Menurut Riset Kesehatan Dasar 2013, pada sampel populasi usia 15 tahun ke atas sebanyak 722.329, prevalensi keinginan bunuh diri sebesar 0,8 persen pada laki-laki dan 0,6 persen pada perempuan. Selain itu, keinginan bunuh diri lebih banyak terjadi di daerah perkotaan daripada di desa.
Yang pantas menjadi perhatian, penelitian Noriyu juga mendapatkan bahwa agama tak selalu mampu mencegah keinginan untuk bunuh diri. Padahal, agama banyak diyakini menjadi faktor protektif tindakan bunuh diri.
"Setiap orang ada faktor risiko dan protektif. Agama sebagai faktor protektif, itu adalah yang saya tanya. Pertama, dia tahu enggak agamanya mengajari apa tentang bunuh diri? Rata-rata tahu agama melarang bunuh diri," ujar dia.
Baca juga: Ketika Agama Tak Mempan Cegah Remaja Jakarta Bunuh Diri
Menurut Noriyu, sebagian besar responden mengaku menghayati atau menaati agama. Dari skala 1 sampai 10, rata-rata mereka menilai dirinya 8 hingga 10 dalam ketaatan beragama.

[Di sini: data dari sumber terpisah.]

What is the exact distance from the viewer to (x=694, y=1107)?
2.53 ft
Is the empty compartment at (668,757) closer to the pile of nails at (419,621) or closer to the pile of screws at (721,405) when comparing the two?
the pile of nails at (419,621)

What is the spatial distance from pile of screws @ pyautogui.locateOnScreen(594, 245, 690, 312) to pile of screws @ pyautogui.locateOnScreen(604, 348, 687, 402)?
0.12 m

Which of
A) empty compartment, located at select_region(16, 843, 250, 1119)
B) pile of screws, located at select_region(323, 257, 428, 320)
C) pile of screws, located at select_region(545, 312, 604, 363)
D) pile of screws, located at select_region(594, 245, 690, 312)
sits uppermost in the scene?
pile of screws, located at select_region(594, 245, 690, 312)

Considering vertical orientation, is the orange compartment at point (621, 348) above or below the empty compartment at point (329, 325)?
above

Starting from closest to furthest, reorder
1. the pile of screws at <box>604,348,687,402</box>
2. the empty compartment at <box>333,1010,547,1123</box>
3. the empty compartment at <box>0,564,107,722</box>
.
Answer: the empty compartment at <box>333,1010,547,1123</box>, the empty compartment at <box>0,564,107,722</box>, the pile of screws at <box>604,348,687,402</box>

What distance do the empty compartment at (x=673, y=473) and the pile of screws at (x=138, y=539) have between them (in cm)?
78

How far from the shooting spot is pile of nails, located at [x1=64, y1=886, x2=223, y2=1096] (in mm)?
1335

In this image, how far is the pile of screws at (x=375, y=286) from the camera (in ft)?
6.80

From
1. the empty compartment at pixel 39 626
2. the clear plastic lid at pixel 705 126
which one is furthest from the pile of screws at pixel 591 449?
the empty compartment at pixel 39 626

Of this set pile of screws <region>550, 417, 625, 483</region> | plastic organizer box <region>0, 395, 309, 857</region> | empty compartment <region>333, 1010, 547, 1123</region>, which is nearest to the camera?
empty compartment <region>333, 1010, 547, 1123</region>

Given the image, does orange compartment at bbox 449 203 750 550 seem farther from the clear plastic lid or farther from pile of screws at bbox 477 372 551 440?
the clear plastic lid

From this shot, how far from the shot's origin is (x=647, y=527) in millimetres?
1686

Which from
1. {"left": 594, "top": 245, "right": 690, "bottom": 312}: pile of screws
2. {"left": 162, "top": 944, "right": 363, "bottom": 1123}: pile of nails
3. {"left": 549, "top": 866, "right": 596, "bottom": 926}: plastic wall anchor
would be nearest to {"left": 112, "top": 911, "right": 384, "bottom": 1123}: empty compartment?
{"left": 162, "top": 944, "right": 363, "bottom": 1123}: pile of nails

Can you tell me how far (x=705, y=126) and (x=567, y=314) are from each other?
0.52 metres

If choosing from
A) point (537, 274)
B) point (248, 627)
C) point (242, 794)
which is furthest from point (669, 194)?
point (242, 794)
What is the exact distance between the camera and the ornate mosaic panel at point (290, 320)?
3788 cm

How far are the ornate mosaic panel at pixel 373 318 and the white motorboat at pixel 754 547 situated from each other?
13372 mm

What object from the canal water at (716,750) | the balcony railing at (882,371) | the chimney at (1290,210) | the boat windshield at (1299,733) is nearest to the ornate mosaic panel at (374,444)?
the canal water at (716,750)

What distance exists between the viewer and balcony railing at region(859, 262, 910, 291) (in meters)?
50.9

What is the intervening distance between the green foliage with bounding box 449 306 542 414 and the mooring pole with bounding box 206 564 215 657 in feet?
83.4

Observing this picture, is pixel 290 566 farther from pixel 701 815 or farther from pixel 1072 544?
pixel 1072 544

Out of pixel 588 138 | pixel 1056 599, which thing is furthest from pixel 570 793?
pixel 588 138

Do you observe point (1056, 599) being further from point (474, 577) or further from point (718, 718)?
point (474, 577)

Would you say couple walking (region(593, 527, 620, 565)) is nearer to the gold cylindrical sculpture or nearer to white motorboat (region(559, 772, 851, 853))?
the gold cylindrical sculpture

"Tapi itu tidak menutup potensi munculnya ide bunuh diri. Ini artinya agama tidak benar-benar bisa jadi faktor protektif, agama belum tentu bisa," kata Noriyu.
Pasalnya, lima persen dari 910 responden ternyata punya ide bunuh diri.
Menteri Kesehatan Nila F Moeloek dalam sebuah kesempatan pernah mengungkapkan kekhawatirannya mengenai fenomena bunuh diri.
Ia menyarankan agar masyarakat saling menjaga dan mengingatkan orang di lingkungannya untuk tidak melakukan hal tersebut.
Jika membutuhkan bantuan untuk konsultasi, masyarakat bisa menghubungi layanan gawat darurat melalui sambungan telepon 119. Baca juga: Pesan Menkes: Hubungi Nomor Ini jika Lihat Potensi Orang Ingin Bunuh Diri
Simak breaking news dan berita pilihan kami langsung di ponselmu. Pilih saluran andalanmu akses berita Kompas.com WhatsApp Channel : https://www.whatsapp.com/channel/0029VaFPbedBPzjZrk13HO3D. Pastikan kamu sudah install aplikasi WhatsApp ya.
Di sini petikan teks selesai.